Given input/output training data $(u_0,y_0)$, $\ldots$, $(u_{N-1},y_{N-1})$, $u_k\in R^{n_u}$, $y_k\in R^{n_y}$, we want to identify a state-space model in the following form

$$        x_{k+1}=Ax_k+Bu_k$$

$$        \hat y_k=Cx_k+Du_k $$

where $k$ denotes the sample instant, $x_k\in R^{n_x}$ is the vector of hidden states, and
$A,B,C,D$ are matrices of appropriate dimensions to be learned.

The training problem to solve is

$$\min_{z}r(z)+\frac{1}{N}\sum_{k=0}^{N-1} \|y_{k}-Cx_k-Du_k\|_2^2$$

$$\mbox{s.t.}\ x_{k+1}=Ax_k+Bu_k, \ k=0,\ldots,N-2$$

where $z=(\theta,x_0)$ and $\theta$ collecting the entries of $A,B,C,D$.

| Tasks to complete |
1. Name every matrix that the passage on state-space model identification says is to be learned.
2. From the passage on state-space model identification, return the stretch that opens at "where $k$ denotes" and ends after "to be learned.".

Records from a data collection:
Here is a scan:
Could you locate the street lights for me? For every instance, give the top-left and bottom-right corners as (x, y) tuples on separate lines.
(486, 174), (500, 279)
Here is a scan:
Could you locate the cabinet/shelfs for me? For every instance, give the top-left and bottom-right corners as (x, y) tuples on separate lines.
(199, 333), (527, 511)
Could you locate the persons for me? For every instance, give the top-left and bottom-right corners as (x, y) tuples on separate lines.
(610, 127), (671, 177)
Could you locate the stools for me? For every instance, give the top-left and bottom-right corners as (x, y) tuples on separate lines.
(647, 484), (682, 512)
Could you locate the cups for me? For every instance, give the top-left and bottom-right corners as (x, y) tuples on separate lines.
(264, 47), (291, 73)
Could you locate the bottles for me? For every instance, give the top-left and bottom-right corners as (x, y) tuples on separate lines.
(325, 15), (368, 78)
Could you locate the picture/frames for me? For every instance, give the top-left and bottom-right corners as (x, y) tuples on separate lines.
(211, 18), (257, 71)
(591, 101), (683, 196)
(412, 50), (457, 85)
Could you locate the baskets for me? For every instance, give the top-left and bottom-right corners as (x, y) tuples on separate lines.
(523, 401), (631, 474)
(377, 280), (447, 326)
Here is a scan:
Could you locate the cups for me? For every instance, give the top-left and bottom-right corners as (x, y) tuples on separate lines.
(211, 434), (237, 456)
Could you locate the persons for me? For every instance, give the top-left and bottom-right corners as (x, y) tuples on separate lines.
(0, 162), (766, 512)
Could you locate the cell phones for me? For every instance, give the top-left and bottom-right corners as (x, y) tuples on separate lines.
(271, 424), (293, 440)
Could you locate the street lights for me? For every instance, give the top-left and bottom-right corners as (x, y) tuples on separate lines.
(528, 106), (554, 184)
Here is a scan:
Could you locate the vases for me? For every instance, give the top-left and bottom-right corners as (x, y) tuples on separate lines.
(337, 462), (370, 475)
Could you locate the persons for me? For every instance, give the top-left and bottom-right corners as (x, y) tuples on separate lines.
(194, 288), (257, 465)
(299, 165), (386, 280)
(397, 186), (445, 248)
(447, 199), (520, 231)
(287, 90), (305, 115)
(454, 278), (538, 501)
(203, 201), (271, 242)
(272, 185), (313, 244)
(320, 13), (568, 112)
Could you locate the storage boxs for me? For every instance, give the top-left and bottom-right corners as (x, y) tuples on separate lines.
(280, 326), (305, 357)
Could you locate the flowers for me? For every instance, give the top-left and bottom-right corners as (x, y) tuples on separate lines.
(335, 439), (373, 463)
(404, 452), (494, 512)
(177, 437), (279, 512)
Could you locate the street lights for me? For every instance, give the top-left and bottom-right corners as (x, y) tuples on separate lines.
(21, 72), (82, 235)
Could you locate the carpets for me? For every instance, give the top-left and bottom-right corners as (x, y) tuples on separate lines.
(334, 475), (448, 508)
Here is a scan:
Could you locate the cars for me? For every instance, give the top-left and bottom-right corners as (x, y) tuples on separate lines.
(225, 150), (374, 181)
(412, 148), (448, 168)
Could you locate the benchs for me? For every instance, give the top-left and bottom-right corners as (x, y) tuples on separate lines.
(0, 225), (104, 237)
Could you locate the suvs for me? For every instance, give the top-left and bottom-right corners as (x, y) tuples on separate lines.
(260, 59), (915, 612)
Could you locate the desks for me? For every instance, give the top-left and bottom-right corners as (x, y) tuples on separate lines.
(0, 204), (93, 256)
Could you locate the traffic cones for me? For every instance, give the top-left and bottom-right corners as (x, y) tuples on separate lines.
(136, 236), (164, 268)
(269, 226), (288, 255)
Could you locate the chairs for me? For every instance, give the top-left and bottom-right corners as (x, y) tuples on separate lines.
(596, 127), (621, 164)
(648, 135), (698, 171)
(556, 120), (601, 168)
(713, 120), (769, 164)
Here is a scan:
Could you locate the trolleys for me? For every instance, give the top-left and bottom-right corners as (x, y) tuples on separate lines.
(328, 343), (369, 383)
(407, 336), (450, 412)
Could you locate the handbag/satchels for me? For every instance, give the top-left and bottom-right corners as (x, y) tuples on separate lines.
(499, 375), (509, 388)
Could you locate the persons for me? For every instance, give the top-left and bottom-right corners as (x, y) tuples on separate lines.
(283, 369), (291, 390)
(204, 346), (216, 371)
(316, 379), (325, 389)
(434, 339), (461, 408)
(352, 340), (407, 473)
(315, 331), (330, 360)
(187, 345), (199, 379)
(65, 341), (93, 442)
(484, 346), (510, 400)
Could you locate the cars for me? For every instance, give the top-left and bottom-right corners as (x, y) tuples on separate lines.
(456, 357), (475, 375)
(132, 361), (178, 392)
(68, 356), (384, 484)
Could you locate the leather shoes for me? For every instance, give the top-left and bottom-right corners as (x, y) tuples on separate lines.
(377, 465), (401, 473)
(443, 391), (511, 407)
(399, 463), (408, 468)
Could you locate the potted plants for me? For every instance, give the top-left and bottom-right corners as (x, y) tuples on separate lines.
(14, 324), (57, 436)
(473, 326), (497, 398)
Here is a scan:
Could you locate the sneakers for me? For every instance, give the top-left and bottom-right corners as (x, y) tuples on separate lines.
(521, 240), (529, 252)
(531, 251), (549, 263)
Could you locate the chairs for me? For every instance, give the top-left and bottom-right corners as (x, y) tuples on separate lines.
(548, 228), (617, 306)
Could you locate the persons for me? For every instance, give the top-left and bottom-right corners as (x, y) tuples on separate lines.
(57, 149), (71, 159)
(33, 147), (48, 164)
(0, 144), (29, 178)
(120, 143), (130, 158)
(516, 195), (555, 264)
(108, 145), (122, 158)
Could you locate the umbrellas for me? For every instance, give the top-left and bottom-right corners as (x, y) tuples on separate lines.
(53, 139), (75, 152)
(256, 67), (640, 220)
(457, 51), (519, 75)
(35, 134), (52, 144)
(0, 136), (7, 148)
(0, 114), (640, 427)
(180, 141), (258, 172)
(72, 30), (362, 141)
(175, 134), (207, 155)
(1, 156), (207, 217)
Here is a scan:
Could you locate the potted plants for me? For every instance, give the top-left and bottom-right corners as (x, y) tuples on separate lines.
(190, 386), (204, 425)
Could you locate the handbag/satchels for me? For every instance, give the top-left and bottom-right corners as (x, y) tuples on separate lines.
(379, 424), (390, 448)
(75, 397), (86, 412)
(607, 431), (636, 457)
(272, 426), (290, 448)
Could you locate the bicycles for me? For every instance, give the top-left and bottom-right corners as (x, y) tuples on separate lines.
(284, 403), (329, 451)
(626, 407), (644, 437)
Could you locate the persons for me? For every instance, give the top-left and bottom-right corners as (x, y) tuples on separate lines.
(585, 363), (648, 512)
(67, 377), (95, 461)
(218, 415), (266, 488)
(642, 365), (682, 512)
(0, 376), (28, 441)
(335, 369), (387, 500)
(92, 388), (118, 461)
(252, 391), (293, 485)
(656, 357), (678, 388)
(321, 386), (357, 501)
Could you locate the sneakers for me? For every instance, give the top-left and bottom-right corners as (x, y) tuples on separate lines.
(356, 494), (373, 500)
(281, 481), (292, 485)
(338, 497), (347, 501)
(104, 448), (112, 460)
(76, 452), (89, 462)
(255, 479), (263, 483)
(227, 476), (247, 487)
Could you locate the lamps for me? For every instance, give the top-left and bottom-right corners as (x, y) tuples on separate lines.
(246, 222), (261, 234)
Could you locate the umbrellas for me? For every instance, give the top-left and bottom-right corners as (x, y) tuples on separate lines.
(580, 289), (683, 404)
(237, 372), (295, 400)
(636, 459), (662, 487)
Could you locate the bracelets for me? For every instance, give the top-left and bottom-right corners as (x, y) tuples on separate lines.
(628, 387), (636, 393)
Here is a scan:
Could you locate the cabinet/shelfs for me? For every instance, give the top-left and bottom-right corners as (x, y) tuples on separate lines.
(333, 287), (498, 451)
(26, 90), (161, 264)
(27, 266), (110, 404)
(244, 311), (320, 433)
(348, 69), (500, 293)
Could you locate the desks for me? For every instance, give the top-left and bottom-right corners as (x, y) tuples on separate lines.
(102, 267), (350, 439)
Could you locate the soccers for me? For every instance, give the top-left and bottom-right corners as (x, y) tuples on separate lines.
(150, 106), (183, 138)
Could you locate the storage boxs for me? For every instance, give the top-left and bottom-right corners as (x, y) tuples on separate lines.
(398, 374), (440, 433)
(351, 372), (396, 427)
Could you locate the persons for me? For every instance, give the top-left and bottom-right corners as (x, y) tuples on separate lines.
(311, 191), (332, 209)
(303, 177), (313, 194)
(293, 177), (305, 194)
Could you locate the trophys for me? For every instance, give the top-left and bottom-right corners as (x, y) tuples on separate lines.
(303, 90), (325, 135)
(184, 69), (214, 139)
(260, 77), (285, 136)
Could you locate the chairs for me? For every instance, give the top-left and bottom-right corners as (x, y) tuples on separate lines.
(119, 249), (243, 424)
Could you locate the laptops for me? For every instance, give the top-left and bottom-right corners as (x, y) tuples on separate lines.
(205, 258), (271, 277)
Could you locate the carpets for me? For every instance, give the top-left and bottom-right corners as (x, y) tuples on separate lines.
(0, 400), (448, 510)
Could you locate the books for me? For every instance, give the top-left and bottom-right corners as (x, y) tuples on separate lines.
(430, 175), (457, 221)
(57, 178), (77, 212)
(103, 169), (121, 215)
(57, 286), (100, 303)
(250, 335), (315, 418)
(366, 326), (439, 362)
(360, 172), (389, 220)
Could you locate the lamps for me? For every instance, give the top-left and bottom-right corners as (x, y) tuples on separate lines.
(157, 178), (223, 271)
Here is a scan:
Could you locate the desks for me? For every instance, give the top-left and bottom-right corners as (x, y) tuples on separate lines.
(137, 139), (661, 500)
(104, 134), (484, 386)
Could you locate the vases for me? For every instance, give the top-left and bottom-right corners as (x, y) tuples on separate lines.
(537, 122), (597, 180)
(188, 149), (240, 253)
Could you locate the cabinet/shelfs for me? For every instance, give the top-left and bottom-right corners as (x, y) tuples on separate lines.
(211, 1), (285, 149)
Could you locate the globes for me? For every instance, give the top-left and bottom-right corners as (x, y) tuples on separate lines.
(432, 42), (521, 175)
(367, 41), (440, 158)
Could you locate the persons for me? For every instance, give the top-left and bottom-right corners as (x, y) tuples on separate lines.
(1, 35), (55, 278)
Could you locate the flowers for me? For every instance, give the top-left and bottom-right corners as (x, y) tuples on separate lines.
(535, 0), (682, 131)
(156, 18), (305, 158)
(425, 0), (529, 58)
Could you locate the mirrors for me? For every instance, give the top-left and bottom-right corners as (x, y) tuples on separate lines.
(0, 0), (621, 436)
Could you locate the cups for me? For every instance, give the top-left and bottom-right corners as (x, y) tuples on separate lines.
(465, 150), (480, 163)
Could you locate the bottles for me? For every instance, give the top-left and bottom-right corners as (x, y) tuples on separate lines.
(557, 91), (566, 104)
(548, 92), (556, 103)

| Expected outputs |
1. A, B, C, D

2.
where $k$ denotes the sample instant, $x_k\in R^{n_x}$ is the vector of hidden states, and
$A,B,C,D$ are matrices of appropriate dimensions to be learned.